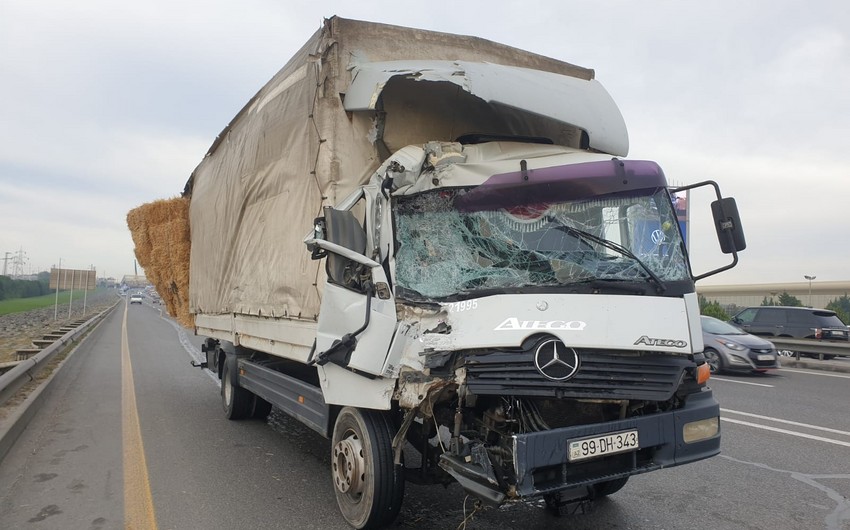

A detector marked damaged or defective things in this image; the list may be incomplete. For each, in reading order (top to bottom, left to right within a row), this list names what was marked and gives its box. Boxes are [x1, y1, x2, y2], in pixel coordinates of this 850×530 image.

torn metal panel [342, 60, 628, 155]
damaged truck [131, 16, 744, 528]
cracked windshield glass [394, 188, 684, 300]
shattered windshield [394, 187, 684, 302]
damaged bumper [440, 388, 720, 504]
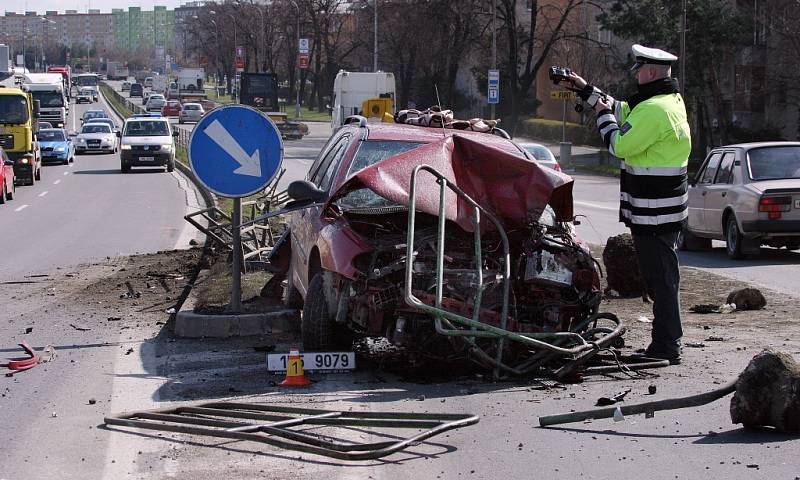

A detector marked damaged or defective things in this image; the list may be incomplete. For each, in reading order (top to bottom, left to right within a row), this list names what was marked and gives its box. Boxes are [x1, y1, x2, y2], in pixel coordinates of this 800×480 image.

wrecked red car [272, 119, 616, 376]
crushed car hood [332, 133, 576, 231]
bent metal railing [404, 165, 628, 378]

******************************

◆ **WORK REQUEST**
Leave out the pictures; repeat the data exactly.

◆ **OUTPUT OF THE TASK**
A detector marked damaged or defective things in this image; the list may be incomplete. For each, in reading order (top to bottom, left to right within a row), this list names what was marked and gives its box. Boxes are [x1, y1, x2, y2], in pixel coordinates of this 850×530 image.

torn metal panel [342, 60, 628, 155]
damaged truck [131, 16, 744, 528]
cracked windshield glass [394, 188, 684, 300]
shattered windshield [394, 187, 684, 302]
damaged bumper [440, 388, 720, 504]

A detector marked damaged or defective things in this image; the list may be incomplete. For each, in reading order (top to bottom, left to right within a row), this list names what was marked and gives its box. Boxes are [x1, y1, x2, y2], in pixel coordinates of this 800×480 image.

wrecked red car [272, 119, 616, 376]
crushed car hood [332, 133, 576, 231]
bent metal railing [404, 165, 628, 378]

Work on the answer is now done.